Speaker of the House of Representatives Paul Ryan, Republican of Wisconsin, holds up a pint of Guinness as he proposes a toast during the Friends of Ireland luncheon at the United States Capitol March 15, 2018 in Washington, D.C. (Photo: Alex Edelman-Pool/Getty Images)

Having successfully rammed through tax legislation that massively rewards America's billionaires—including his long-time patrons Charles and David Koch—and sets the stage for his ultimate goal of obliterating the safety net, House Speaker Paul Ryan (R-Wis.) is reportedly set to tell his staff on Wednesday that he will not run for reelection in 2018.

First reported by Jonathan Swan of Axios and confirmed by numerous other outlets, the news comes after rumors had been swirling for months about Ryan's possible retirement from Congress.
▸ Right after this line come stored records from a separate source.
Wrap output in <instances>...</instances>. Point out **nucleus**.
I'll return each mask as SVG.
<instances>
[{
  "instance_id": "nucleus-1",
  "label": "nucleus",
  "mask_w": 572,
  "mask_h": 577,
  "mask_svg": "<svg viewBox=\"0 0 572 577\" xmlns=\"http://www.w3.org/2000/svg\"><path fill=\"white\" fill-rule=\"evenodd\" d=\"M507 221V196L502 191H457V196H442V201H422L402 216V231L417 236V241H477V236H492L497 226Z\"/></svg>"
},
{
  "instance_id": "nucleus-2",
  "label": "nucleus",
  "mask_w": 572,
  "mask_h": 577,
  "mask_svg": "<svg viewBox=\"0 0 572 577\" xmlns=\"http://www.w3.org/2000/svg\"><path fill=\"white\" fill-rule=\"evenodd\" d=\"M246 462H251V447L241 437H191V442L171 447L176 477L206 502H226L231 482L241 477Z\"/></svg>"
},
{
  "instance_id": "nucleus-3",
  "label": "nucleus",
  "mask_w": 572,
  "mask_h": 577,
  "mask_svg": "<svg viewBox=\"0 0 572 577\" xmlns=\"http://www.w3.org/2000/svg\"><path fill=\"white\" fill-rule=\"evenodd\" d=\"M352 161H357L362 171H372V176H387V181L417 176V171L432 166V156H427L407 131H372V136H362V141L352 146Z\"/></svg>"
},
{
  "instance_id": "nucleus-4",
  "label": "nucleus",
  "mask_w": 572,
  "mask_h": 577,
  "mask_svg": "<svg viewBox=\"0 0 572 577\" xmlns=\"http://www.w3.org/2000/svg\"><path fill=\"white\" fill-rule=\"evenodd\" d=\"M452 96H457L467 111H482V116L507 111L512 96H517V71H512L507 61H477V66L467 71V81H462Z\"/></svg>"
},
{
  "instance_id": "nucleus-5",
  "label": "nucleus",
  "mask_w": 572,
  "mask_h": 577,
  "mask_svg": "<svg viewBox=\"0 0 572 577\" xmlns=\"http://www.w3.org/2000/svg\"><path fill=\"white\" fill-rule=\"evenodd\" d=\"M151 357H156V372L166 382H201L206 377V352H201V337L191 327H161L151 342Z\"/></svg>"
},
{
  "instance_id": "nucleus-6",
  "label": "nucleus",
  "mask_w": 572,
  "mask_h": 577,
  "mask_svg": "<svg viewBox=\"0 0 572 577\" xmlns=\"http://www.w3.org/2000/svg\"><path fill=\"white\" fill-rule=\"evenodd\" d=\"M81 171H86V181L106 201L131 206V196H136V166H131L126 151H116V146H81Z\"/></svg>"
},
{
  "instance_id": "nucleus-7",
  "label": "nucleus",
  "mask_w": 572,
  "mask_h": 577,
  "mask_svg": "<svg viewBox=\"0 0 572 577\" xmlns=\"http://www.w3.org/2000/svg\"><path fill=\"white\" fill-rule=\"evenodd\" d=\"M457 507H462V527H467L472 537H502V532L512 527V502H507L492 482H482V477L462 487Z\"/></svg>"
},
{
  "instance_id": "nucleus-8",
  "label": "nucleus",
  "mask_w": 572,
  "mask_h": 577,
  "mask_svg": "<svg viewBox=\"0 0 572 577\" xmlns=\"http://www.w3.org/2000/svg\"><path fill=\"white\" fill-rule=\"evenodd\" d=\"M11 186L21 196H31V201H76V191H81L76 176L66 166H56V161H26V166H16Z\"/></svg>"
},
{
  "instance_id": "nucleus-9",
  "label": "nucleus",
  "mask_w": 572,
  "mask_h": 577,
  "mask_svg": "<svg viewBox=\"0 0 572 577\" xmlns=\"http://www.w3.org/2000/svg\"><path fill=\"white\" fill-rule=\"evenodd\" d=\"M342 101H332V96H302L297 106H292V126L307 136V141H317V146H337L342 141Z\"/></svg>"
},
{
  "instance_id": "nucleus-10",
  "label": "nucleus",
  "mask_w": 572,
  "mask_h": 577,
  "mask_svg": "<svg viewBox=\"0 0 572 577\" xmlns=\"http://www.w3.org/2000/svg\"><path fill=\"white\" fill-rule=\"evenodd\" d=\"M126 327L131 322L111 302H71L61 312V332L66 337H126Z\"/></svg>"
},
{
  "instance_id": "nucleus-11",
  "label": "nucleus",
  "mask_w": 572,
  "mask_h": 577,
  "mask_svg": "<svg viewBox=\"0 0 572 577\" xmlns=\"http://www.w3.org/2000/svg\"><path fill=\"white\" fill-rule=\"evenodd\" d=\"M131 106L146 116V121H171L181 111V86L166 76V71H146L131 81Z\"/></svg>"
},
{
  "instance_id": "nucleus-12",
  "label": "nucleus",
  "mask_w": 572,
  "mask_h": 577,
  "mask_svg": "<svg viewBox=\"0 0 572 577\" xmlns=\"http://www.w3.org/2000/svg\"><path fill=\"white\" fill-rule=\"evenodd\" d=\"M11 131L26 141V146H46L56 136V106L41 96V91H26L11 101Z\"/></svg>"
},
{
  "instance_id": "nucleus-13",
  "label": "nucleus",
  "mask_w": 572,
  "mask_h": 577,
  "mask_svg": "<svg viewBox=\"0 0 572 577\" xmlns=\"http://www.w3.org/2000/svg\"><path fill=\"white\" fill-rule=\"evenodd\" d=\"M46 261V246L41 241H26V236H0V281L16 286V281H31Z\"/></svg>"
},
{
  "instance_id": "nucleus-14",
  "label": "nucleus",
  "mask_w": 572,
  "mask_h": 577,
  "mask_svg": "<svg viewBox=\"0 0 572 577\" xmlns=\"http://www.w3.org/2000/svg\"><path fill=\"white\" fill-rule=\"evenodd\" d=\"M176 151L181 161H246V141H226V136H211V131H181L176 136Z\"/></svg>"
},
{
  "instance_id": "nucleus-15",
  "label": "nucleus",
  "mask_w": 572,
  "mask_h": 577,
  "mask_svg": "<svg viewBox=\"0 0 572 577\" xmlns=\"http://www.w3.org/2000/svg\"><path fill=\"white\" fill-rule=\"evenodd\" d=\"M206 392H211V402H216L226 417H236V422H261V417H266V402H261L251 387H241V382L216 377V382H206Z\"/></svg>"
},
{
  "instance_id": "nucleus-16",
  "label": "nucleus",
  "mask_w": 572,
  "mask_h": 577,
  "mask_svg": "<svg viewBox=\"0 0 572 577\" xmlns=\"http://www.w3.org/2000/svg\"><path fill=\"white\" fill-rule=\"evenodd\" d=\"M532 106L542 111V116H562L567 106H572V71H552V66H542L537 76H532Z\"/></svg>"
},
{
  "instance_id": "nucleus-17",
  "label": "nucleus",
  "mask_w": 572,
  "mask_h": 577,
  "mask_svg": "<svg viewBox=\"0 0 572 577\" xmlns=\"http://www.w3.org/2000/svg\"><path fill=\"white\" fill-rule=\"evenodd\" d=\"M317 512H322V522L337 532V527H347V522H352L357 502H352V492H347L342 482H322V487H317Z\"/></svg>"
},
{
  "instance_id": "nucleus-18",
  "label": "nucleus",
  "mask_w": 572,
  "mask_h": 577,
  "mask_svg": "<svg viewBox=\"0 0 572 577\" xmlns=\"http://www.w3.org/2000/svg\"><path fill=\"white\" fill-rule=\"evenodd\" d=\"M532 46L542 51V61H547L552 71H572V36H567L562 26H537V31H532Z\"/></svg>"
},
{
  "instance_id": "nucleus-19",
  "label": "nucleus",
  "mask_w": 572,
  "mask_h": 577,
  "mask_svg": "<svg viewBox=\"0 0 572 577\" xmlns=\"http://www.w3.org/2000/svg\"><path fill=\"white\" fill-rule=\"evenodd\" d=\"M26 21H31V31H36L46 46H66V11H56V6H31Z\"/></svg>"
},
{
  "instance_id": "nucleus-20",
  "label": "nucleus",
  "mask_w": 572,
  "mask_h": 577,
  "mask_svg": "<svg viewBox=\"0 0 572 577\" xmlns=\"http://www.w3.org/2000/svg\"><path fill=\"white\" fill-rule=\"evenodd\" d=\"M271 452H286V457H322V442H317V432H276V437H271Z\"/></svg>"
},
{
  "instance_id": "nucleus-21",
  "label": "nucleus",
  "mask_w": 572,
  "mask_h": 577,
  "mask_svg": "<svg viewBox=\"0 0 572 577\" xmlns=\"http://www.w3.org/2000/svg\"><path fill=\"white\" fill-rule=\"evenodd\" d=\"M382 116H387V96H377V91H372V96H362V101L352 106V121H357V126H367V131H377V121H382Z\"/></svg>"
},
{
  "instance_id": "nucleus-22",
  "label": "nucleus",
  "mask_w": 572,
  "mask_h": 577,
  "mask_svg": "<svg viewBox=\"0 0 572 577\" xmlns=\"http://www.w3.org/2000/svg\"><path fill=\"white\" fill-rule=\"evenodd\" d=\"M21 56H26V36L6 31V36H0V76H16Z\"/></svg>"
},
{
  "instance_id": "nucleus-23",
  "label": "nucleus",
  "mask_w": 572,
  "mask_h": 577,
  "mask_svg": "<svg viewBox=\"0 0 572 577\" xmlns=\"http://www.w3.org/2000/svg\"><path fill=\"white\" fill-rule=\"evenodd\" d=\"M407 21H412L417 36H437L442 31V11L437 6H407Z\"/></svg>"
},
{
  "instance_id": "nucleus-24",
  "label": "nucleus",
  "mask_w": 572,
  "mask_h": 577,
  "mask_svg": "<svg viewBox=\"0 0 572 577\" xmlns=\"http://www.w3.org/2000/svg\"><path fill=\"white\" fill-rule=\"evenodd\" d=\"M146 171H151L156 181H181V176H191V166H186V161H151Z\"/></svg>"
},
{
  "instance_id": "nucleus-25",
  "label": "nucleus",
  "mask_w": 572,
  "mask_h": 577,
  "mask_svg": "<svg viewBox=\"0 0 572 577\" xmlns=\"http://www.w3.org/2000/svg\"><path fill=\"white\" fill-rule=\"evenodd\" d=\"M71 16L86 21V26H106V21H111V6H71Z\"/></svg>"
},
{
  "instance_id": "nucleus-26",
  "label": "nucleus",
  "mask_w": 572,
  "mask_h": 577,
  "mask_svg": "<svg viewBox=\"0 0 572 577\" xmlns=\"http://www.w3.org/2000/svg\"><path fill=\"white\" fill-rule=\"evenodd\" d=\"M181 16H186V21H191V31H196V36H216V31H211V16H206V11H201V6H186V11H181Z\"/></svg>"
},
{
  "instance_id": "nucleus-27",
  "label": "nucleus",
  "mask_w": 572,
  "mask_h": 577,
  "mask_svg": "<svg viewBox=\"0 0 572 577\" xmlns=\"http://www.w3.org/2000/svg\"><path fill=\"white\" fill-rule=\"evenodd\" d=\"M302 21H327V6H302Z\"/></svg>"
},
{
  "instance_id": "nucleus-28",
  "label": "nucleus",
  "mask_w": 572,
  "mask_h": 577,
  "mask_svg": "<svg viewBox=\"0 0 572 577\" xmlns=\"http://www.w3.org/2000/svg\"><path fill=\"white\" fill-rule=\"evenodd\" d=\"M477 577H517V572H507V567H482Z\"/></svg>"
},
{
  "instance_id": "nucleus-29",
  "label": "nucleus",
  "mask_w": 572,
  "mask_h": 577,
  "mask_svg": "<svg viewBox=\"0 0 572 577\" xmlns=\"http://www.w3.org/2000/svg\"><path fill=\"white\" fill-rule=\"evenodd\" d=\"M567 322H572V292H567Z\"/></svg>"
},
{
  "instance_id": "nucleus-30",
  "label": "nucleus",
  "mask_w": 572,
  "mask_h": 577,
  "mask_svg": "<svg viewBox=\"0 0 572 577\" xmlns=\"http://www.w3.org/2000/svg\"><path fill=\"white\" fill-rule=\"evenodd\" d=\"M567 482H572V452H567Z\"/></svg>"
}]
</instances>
It also comes as a popular progressive candidate—Randy Bryce, aka "The Iron Stache"—is quickly gaining steam, outraising the corporate-funded Ryan by nearly $2 million in the first three months of 2018.

"House Republicans were already in very tough spot for midterms, with many endangered members and the good chance that Democrats will win the majority," Swan noted in his report on Wednesday. "Friends say that after Ryan passed tax reform, his longtime dream, he was ready to step out of a job that has become endlessly frustrating, in part because of President Trump."
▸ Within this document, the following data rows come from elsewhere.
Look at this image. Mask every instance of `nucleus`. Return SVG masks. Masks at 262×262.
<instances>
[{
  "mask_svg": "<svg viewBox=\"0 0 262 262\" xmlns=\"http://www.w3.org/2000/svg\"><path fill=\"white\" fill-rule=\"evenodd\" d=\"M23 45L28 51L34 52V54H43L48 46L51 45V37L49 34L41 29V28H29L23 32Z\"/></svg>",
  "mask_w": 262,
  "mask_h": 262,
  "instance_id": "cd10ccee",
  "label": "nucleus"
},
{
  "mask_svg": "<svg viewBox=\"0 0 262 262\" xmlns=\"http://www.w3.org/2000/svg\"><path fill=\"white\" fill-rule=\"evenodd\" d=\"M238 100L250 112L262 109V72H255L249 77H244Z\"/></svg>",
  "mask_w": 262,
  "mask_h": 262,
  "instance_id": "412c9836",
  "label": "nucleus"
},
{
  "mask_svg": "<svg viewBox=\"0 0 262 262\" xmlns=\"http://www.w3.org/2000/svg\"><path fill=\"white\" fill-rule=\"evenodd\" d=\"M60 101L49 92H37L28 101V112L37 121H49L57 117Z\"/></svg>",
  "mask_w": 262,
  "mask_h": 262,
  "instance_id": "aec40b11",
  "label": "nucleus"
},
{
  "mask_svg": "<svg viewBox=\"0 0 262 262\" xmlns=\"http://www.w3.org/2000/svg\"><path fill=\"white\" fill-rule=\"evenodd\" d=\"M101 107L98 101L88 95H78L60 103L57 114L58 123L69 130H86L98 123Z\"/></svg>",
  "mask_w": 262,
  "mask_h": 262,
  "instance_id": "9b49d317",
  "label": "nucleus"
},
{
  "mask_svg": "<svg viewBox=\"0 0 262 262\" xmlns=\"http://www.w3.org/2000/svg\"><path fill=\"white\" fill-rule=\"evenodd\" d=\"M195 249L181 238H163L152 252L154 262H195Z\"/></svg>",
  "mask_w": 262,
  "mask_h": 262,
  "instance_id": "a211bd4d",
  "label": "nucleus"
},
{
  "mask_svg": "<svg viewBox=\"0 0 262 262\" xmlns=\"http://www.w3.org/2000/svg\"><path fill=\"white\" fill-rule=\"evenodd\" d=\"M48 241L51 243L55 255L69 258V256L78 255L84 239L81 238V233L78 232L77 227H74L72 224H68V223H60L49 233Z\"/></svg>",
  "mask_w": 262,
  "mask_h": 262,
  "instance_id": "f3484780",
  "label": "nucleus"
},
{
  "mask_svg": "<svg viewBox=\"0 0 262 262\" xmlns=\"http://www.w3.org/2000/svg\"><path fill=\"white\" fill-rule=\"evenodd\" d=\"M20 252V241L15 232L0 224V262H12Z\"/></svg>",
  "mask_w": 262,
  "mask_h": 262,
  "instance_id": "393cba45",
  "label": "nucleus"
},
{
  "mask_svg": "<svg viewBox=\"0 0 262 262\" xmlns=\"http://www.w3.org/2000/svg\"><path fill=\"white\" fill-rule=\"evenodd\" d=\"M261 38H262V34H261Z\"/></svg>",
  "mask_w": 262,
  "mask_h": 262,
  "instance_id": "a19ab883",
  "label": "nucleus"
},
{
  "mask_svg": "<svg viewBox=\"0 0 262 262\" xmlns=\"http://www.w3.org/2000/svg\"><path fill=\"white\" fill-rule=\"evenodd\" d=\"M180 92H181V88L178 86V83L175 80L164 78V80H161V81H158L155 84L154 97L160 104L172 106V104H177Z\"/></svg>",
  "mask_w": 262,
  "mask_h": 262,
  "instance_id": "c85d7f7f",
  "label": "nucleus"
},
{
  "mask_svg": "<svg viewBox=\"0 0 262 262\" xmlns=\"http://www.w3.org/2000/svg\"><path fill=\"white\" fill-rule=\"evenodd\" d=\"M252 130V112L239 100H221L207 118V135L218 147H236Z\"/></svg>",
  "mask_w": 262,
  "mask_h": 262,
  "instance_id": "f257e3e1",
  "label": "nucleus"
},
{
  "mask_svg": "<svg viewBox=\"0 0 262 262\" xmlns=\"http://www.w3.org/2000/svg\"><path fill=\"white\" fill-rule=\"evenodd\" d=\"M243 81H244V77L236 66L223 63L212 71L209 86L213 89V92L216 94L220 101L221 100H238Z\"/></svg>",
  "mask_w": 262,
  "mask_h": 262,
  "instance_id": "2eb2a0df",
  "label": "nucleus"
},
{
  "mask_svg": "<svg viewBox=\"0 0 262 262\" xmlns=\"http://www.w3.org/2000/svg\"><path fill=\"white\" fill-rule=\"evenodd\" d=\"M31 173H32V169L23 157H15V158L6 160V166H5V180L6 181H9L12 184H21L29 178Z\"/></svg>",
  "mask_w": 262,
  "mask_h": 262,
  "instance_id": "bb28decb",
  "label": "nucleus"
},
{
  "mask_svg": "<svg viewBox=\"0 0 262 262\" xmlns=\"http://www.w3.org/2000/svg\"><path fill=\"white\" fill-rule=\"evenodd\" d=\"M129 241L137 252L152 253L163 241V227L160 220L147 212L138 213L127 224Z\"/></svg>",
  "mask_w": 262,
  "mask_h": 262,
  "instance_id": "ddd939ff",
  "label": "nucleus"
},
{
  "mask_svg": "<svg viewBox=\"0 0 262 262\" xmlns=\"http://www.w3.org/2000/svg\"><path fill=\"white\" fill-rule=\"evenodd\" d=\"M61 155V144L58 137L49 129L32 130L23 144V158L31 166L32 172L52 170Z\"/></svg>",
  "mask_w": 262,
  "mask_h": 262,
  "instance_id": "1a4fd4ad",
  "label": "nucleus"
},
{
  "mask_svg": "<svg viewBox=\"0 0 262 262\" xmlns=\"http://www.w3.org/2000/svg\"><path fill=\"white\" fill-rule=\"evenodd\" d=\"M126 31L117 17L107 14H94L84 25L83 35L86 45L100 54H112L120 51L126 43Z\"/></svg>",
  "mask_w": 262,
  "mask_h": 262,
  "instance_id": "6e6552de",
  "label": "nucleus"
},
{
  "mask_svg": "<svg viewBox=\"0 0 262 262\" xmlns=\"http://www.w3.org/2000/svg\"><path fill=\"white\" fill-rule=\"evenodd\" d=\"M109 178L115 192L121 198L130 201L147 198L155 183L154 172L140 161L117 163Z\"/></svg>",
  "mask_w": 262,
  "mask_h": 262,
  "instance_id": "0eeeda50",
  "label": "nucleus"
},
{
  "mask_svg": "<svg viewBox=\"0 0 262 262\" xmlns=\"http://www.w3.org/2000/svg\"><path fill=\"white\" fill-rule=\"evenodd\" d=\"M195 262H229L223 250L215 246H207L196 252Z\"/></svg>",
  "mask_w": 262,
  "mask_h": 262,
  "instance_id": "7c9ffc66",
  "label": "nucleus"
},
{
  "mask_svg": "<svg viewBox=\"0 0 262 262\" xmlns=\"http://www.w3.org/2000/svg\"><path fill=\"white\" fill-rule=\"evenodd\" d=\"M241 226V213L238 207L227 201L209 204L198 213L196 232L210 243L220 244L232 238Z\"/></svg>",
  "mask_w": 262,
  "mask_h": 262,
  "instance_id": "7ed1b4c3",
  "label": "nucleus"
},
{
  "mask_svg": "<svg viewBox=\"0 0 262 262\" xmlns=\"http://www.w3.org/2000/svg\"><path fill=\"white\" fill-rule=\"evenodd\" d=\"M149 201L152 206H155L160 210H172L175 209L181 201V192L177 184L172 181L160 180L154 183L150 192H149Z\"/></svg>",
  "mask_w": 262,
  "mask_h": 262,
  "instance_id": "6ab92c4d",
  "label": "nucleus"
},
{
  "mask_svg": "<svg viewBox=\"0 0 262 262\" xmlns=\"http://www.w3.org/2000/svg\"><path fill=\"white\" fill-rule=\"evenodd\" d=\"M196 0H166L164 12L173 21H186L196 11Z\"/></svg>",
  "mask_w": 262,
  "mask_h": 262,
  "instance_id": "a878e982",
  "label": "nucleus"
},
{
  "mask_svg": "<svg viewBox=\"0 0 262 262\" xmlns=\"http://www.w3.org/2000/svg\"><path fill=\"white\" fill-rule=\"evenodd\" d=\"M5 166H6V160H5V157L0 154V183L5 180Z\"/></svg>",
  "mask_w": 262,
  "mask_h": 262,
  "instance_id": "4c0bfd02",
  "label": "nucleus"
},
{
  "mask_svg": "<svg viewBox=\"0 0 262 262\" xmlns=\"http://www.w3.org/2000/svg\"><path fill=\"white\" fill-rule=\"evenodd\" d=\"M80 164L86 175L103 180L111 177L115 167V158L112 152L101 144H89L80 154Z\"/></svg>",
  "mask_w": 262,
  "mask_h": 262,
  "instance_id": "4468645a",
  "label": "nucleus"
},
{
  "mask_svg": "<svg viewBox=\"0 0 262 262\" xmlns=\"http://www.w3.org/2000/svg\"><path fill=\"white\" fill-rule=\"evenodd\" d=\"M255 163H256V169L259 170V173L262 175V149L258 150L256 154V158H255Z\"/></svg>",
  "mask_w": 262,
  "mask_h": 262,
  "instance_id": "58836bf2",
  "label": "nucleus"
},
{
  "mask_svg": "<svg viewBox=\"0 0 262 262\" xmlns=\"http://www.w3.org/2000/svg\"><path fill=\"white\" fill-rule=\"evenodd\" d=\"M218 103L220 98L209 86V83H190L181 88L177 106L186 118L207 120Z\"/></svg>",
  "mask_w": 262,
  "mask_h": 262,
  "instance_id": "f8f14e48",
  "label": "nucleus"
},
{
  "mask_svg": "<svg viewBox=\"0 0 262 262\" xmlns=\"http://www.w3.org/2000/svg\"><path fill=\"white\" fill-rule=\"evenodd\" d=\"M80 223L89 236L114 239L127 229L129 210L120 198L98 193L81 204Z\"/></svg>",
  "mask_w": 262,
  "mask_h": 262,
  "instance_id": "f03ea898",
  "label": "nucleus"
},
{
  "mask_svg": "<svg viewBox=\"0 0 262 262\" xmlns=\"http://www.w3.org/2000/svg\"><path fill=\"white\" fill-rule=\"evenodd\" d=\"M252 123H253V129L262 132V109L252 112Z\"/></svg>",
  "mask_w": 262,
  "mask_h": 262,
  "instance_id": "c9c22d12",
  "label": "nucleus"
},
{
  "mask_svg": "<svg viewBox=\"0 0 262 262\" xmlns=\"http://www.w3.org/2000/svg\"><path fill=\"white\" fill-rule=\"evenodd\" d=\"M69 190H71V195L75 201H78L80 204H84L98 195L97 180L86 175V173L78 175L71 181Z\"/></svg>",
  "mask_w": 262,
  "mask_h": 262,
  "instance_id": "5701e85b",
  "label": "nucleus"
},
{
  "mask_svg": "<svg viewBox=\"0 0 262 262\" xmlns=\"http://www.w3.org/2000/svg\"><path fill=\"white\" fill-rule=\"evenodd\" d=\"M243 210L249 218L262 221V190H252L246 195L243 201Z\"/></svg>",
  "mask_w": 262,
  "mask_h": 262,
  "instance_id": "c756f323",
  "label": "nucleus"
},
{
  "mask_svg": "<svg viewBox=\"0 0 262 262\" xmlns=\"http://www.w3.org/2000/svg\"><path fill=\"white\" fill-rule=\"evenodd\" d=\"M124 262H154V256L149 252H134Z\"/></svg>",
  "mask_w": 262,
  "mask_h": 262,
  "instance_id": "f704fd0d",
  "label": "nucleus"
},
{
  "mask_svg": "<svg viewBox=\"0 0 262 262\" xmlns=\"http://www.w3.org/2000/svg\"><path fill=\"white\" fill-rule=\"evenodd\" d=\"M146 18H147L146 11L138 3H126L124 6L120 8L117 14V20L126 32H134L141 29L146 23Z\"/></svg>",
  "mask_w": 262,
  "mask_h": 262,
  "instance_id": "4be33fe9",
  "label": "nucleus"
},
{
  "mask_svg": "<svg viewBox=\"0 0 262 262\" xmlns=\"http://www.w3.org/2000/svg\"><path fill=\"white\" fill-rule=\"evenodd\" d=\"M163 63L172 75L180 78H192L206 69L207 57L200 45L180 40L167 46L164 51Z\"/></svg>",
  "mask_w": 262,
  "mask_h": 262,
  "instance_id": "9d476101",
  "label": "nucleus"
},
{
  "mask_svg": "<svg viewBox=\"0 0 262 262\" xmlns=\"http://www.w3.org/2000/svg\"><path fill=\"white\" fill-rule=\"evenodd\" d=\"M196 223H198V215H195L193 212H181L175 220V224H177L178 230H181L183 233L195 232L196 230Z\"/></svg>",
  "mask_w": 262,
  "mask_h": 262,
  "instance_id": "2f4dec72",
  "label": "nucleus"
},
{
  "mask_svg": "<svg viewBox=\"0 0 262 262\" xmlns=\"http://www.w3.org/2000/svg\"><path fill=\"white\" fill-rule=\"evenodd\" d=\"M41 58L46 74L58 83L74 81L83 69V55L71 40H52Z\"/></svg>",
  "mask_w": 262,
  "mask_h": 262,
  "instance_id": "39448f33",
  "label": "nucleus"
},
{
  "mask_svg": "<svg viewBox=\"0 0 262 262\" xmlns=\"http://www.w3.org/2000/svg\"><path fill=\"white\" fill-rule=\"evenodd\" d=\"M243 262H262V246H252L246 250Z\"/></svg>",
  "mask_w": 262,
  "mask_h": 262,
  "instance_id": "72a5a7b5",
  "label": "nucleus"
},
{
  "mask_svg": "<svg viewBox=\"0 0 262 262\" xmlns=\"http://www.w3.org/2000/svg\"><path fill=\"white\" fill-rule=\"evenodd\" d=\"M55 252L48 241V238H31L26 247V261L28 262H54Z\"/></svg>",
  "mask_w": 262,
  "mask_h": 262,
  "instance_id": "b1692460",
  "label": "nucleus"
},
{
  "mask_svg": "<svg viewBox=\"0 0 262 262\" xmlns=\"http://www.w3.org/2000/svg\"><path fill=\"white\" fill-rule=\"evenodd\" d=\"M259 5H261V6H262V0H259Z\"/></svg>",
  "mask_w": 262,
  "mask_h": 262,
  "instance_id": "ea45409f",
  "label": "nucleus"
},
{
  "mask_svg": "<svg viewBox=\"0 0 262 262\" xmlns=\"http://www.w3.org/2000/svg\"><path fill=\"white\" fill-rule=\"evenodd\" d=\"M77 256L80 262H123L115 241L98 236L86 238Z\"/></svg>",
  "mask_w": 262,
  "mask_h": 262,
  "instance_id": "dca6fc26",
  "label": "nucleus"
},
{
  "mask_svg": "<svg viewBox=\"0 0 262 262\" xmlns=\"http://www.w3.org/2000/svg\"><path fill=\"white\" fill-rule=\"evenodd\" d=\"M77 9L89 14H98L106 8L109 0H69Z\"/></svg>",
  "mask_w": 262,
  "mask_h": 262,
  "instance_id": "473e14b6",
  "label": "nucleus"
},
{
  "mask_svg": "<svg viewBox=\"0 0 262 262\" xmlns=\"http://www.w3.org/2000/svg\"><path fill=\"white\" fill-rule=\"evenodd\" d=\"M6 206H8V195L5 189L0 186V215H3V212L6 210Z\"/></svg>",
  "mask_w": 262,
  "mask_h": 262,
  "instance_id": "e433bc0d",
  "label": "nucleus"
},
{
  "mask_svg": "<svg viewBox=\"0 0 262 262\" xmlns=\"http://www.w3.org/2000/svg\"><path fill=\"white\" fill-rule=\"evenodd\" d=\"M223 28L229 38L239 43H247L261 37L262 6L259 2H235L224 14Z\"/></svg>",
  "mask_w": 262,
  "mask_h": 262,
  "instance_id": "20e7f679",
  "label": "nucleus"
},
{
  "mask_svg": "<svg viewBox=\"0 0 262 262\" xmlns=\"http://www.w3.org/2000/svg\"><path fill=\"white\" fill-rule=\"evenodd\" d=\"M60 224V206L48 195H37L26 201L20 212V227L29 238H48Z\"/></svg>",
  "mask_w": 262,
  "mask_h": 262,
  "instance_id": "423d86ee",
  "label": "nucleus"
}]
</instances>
In his last tweet before reports emerged that he is retiring from Congress, Ryan celebrated President Donald Trump's executive order on Wednesday that calls for more punitive work requirements for recipients of Medicaid, food stamps, and public housing assistance—an plan Republicans have celebrated as "Welfare Reform 2.0."

Reacting to the new reports on Wednesday, The Nation's John Nichols argued that Ryan's retirement "would be a devastating blow for congressional Republicans."

"Ryan would not merely be giving up on his own profound ambitions, he would be giving up on the notion that the party he’s devoted his career to remains functional," Nichols concluded.